Encryption might be considered a trickier subject, but it’s not really. There’s two types of encryption a business might require – at rest, or in-flight. Data Domain has supported encryption at rest for quite a long time, and the recent support for in-flight encryption has completed that piece of the puzzle. (That in-flight encryption is integrated in such a way that it still allows for local/source deduplication and associated pre-send compression, too.)

What all this means

When EMC first acquired Data Domain, they acquired a solid product that had already established excellent customer trust built from high reliability and performance. While both of those features have continued to grow (not to mention capacity … have you seen the specs on the Data Domain 9500?), those features alone don’t make for a highly extensible product (just a reliable big bucket of storage). The extensibility comes from the vertical integration right up into the application stack, and the horizontal integration across a multitude of use cases.

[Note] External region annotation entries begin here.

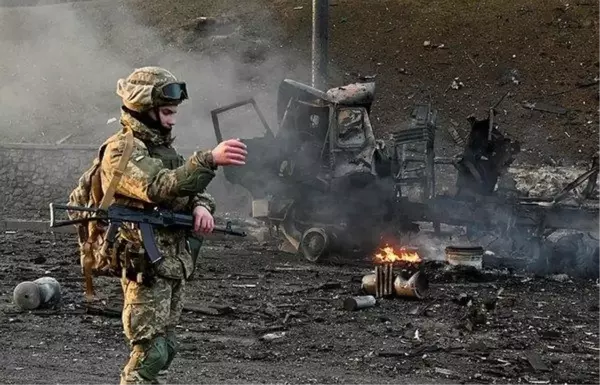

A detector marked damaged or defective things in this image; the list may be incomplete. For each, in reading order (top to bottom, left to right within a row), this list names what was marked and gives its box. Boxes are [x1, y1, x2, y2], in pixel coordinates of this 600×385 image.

burned vehicle [211, 78, 436, 260]
charred truck cab [211, 80, 436, 262]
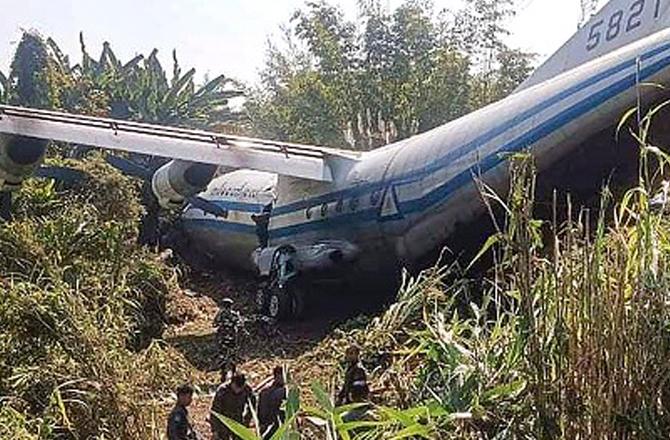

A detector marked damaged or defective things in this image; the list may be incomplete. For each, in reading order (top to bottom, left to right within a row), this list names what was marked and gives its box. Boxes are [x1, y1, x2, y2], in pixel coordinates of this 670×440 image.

crashed military aircraft [1, 0, 670, 318]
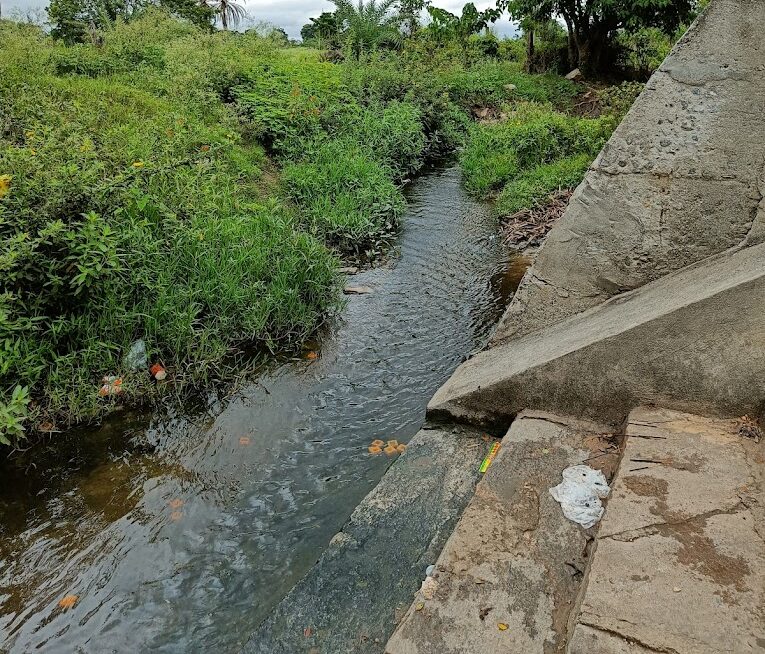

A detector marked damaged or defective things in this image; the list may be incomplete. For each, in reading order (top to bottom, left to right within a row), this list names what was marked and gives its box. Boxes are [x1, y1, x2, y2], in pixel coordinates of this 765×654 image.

cracked concrete [490, 0, 764, 348]
cracked concrete [384, 416, 624, 654]
cracked concrete [568, 410, 764, 654]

Last year’s survey results revealed a very high number of NetWorker environments leveraging Data Domain within their environment, but what we see if we step back a little bit from a single-product focus is that Data Domain is a strategic investment in the enterprise, able to be utilised for a plethora of scenarios across the board.

So there’s two lessons – one for those with Data Domain already, and one for those preparing to jump into deduplication: if you’ve already got Data Domain in your environment, start looking at its integration points and talking to either EMC or your supplier about where else Data Domain can offer synergies, and if you’re looking at deploying, keep in mind that it’s a highly flexible appliance capable of fitting in to multiple workloads.

Either way, that’s how you achieve an excellent return on investment.